##### EXCERPTED TEXT #####
Frequently Asked Questions

What is a divorce financial consultant?


A CDFA®  will help you and your attorney understand how your divorce agreement will impact your future financial stability. The CDFA®  will help identify short-term and long-term effects of dividing marital property,  and if possible, assist you in proposing an alternative property division settlement that ensures a better financial future for you. The expert will also review your financial information and project how much money you need to maintain your current lifestyle after your divorce.

A CDFA®  can help you determine if you can (or should) keep your marital home, identify future financial goals, develop a budget, and identify any divorce-related tax consequences. If necessary, the CDFA®  can also testify as an expert financial witness on your behalf during the trial.

Do I need to hire a professional?


Not all divorcing couples need a certified divorce financial analyst, but it’s very common for spouses to underestimate the real value of their assets. If you and your spouse own a business, significant property, or retirement and investment accounts, it might be in your best interest to hire a professional. Valuing pension accounts can be especially complicated, and a CDFA®  can assist you in making sure you pay or receive what is equitable.

Even in cases where you and your soon-to-be-ex-spouse don’t have many assets to divide, if you’re unsure of how you’ll stay on your feet financially after the divorce, a CDFA®  can help you create a post-divorce budget.

Specifically, if you need assistance with any of the following, a qualified CDFA®  may be able to help you:

  • valuing and dividing retirement accounts, pensions, and investments
  • determining the amount and duration of spousal support (alimony)
##### DATASET CONTENT #####
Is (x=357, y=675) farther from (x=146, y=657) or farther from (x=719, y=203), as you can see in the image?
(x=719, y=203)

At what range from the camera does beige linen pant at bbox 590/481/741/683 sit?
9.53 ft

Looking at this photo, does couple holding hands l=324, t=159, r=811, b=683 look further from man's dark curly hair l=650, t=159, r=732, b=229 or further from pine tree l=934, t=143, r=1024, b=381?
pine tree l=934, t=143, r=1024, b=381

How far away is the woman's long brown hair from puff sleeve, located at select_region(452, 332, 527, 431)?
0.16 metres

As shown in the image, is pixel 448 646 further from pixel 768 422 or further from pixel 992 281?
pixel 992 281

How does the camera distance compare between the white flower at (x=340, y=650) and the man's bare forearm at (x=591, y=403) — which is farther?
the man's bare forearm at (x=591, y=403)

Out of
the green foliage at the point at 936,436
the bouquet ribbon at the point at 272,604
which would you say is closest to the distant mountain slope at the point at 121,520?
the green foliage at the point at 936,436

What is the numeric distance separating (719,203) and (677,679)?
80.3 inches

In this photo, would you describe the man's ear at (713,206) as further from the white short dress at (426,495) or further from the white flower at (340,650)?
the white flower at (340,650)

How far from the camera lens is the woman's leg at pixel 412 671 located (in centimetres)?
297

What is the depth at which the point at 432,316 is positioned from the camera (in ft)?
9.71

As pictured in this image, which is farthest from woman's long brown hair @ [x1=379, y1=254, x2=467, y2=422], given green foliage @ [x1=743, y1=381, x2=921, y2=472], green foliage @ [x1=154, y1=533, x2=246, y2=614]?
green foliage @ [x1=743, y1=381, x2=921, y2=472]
#####
_ACTIVITIES_
**A.** Answer these questions about the divorce financial consultant FAQ:
(i) In what role can a CDFA® testify during the trial?
(ii) Which kind of account is described as especially complicated to value?
(iii) What can a CDFA® help create for spouses without many assets to divide who are unsure how they will stay on their feet financially?
**B.** Continue the divorce financial consultant FAQ from the point where it stops.

_PER-TASK OUTPUTS_
**A.**
(i) As an expert financial witness on your behalf.
(ii) Pension accounts.
(iii) A post-divorce budget.

**B.**
  • setting up a post-divorce budget
  • valuing assets and debts, and the financial implications of the proposed property settlement
  • valuing the marital home, especially if one spouse owned the property before the marriage and asked to recoup premarital contributions in the final agreement, and
  • determining the tax implications of property division, child support,  and alimony.

How can I know which accountant is right for me?


Like attorneys, not all financial analysts are the same.  Often attorneys or therapists may have existing relationships with professionals. 

When finding a professional on your own, be sure to verify the CDFA’s credentials to ensure the analyst meets state standards. According to the Institute for Divorce Financial Analysts, a CDFA must have a minimum of three years of professional experience in finance or divorce and a 4-year bachelor’s degree to enroll in certification programs. Once enrolled, prospective CDFAs must complete a minimum of four exams before becoming certified.

To remain in good standing, CDFAs must maintain their certification by paying an annual fee and providing proof of divorce-related continuing education every two years. Before you proceed with hiring your analyst, ask for proof of current license or certification.

If you’re going through a divorce or you see divorce in your near future, consider hiring a certified divorce financial analyst to prepare a thorough analysis of your finances to help prevent you from signing a marital settlement agreement that will hurt you in the future.